For $35 a year, Regular Guys get to go on hikes, play football, go whitewater rafting, ski in Tahoe, cruise the delta on houseboats, attend rodeos, watch movies, sample local brewpubs, and even take in a play or museum. ("We aren't total barbarians," Schaefer insists.)
Regular Guys also attend a monthly social meeting, where they introduce new members and listen to guest speakers (former ones have included Gay Games athletes, a gay Air Force officer, a representative from the StopAIDS project, Supervisor Mark Leno, and a leader of the Log Cabin Republicans).
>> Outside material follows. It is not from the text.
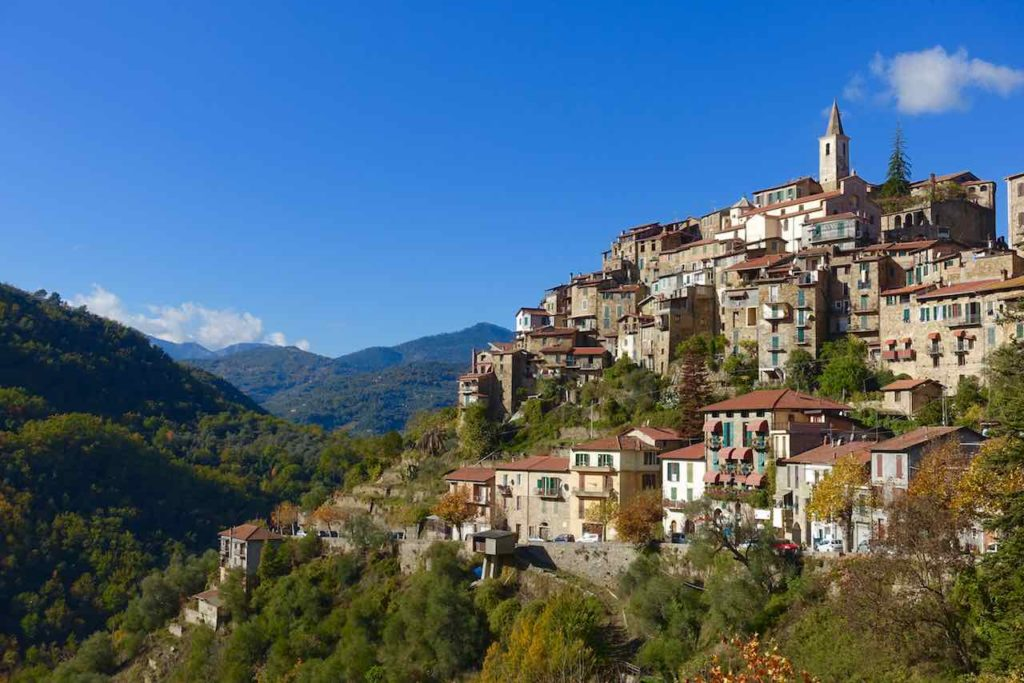 Highlights in Ligurien Totalen von Apricale Copyright Peter Pohle PetersTravel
Schaefer says there are about 150 dues-paying members of Regular Guys in the Bay Area, although only about 40 are what he calls "regulars." Most are openly gay, although many didn't come out until their late 20s, or even later. Several are fathers. Some, like Sweigard and Sorensen, act straighter than most straight guys. Others are painfully shy and joined the group, jokes one Regular Guy, "because they had no friends." A few couldn't care less about sports and can queen-out on occasion, a fact the Regular Guys ironically point to as their collective "feminine side."